◆ **Pictures with short captions**:
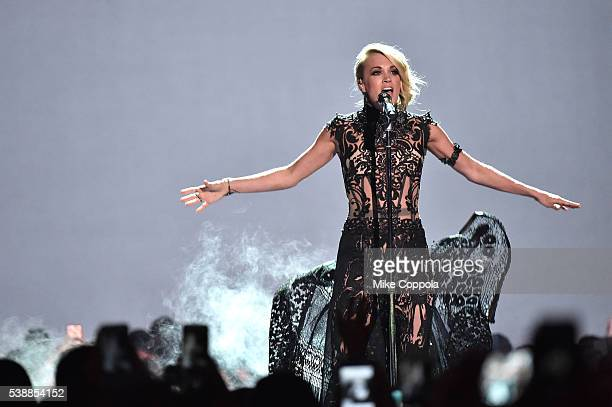 Singersongwriter Carrie Underwood performs onstage during the 2016 CMT Music awards at the Bridgestone Arena on June 8 2016 in Nashville Tennessee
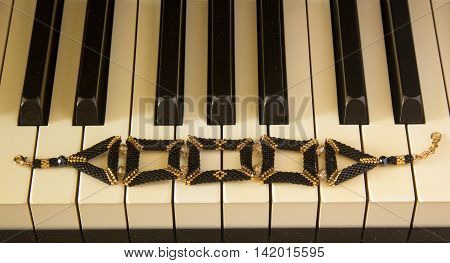 Close up of beautiful bijouterie on background of piano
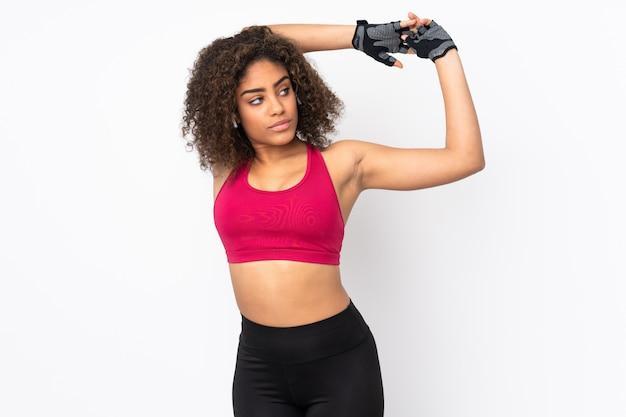 Молодая афро-американская женщина спорта изолированная на протягивать пустого пространства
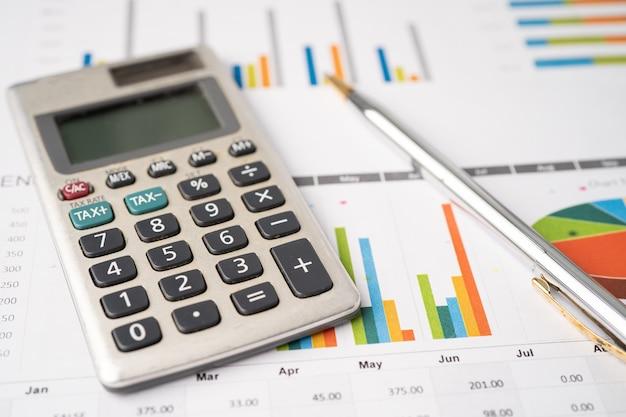 Taschenrechner mit stift auf diagrammpapier mit millimeterpapier finanzkonto-statistik-analyse-wirtschaftskonzept
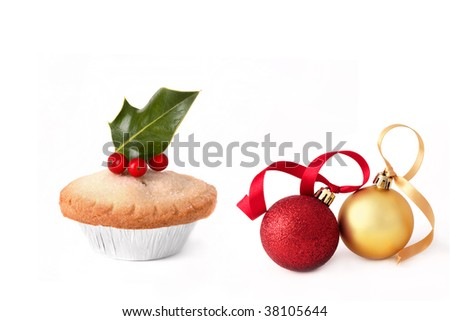 Mince pie with holly leaves and red berries, with two gold and red sparkling baubles with ribbons, over white background. - stock photo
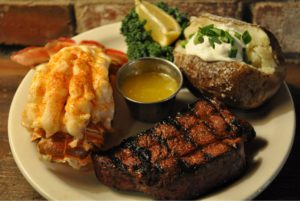 Steak and Lobster with baked potato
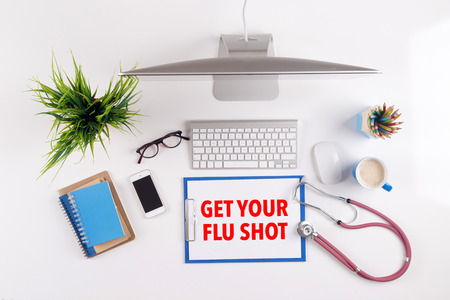 swine flu vaccinations: Office desk with GET YOUR FLU SHOT paperwork and other objects around, top view Stock Photo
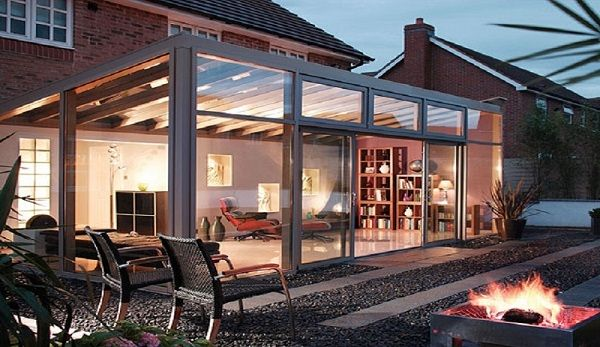 Glass lean-to conservatory at night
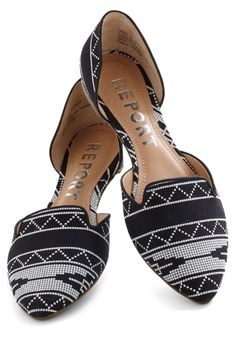 Show off your spunky style in Albuquerque and beyond by touring around in the unique d'Orsay silhouette of these black flats! Whether you travel by foot, scooter, train, or jet, this fabric pair's funky pattern of little white squares will make all you encounter feel festive and fun. With a solid jumpsuit, a tapestry-patterned bag, and a vintage vest, these shoes are destined to look wonderful wherever you roam!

◆ **WHAT THE TASK REQUIRES**:
Quote the lines above exactly, starting with the one that has "Taschenrechner mit stift" and ending with the one that has "Steak and Lobster with baked potato"; drop the pictures and include nothing else.

◆ **RESULT OF THIS TASK**:
 Taschenrechner mit stift auf diagrammpapier mit millimeterpapier finanzkonto-statistik-analyse-wirtschaftskonzept
 Mince pie with holly leaves and red berries, with two gold and red sparkling baubles with ribbons, over white background. - stock photo
 Steak and Lobster with baked potato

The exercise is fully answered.